Editor’s Note: You can open-up more land and possibly take bigger bucks on the property you hunt by installing trails – stalking lanes – in young pine plantations – 2- to 15 years old. When landowners first plant pines, vegetation will grow up thick and lush, providing plenty of food and habitat for whitetails. But you often can’t move through these regions without spooking the deer. Once you begin to put heavy hunting pressure on the edge of a pine stand, the older, smarter bucks may remain in that thick-cover region all day and only come out after dark.
Wildlife biologist and forester Mark Thomas of Birmingham, Alabama, has developed a stalking-trail tactic that deer will use as travel trails and that enables hunters to move through thick cover quietly and unseen, to hunt it much more intensively than ever before and to increase the food availability for the deer inside the young pine plantation.
“Once you install a stalking trail, you can hunt a pine plantation from the time it’s 3-years old until it’s 22-years old,” Thomas says. “You may have some annual maintenance on it.”

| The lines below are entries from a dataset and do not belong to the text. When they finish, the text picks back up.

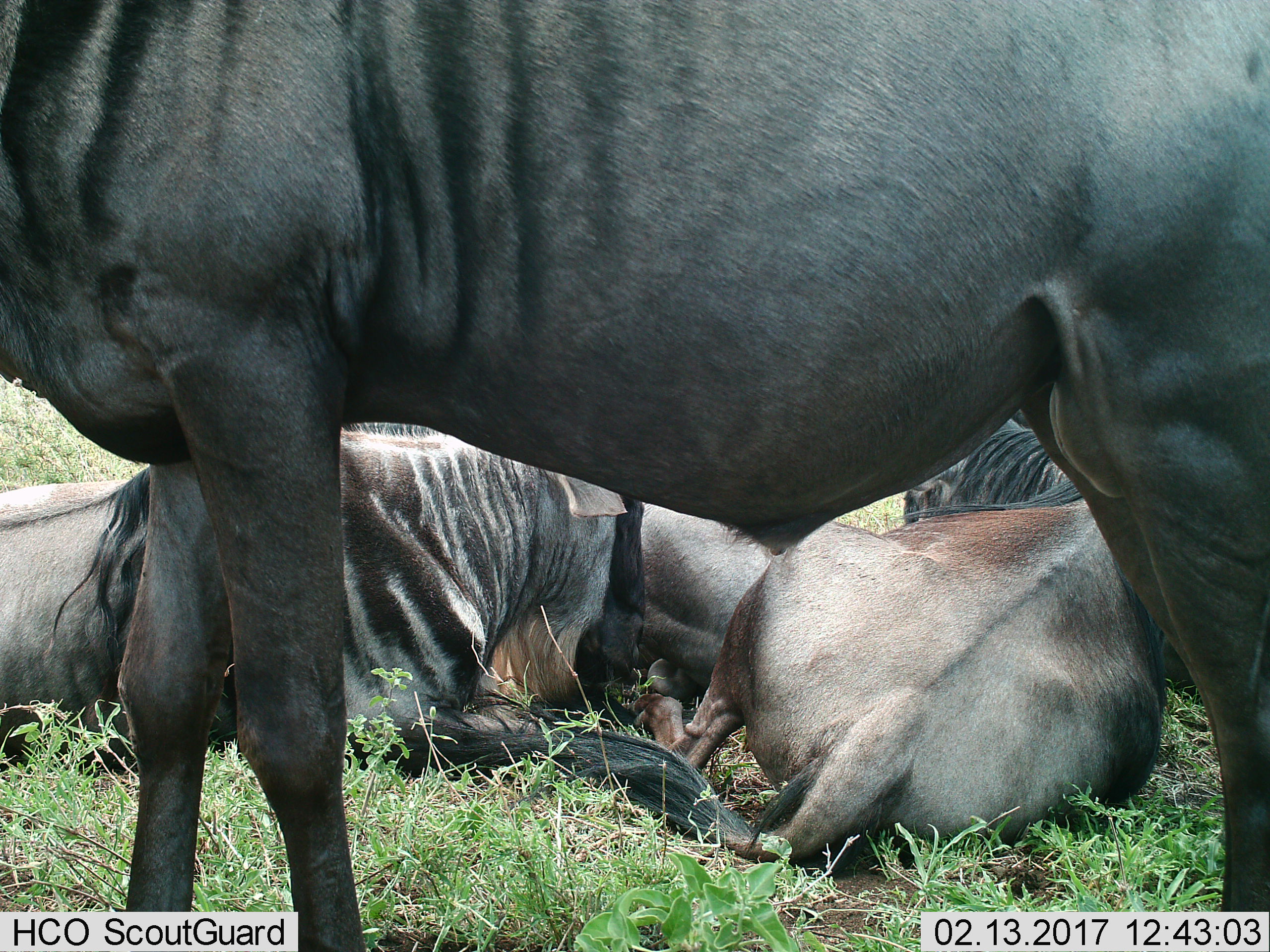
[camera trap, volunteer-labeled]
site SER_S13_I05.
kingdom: Animalia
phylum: Chordata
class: Mammalia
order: Artiodactyla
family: Bovidae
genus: Connochaetes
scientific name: Connochaetes taurinus taurinus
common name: blue wildebeest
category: wildebeestblue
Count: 4.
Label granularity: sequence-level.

Thomas recommends you use an ATV with a sprayer attachment to quickly and easily put in a stalking lane through even the thickest cover without damaging the pines. “Most pine plantations are planted on an 8- by 10-foot spacing, allowing the owner to grow 720 trees per acre. Each row will average about 10-feet wide with about 8-feet between each tree, which means you should be able to move your ATV down the row easily and put in the stalking trail between the pine trees planted in the rows. Once you have the sprayer attached to your four-wheeler to spray a swath 4-feet wide, select herbicide containing the active ingredient imazapyr, and mix 1- to 2-percent herbicide to a volume of water. Here’s the process Thomas recommends you follow.
- “Determine the direction of the prevailing wind – generally from the northwest in Alabama.
- “Begin the stalking trail on the southeastern side of the young pine plantation, and use flagging tape to mark it. Have about 10–25 of these 45-90 degree turns in these trails that may run 1/2- to 1 mile deep into the pine plantation.
- “Turn between the rows of trees. Start spraying the trail, and go 40-60 yards, before making a first 45-90 degree turn. Go across the rows between the trees for 20-40 yards. Spray between the rows to the left and the right of the trail for 30-40 yards, making the ends of these two feeding areas turn back slightly to create a herringbone pattern. Later plant the two herringbone feeding areas off the main trail with green-field plantings or fertilize them to cause the natural plants to regenerate themselves.
- “Return to the main trail, and go across the rows in the opposite direction of where you’ve already sprayed, continuing to spray and creating more feeding lanes on each side of the main trail.
- “Use a pruning saw to cut the lower limbs of the young pines, which won’t hurt them, along the edge of the trail and the feeding lanes to allow you to see into the feeding areas where the trail turns back and to keep the limbs from brushing-up against you and collecting odor that the deer will detect.
- “Continue to follow the flagging tape, until you’ve created a long trail with 10–20 herringbone feeding areas coming off the main trail. The size of the pine plantation and the terrain will dictate how long you need to make the trail and how-many feeding zones you can put on either side of the trail. Once you’ve sprayed the trails, and the hardwood brush has died back, then come in and clear the trails. You and a friend can build a mile-long stalking trail in one morning and then be able to hunt it for 10-20 years.”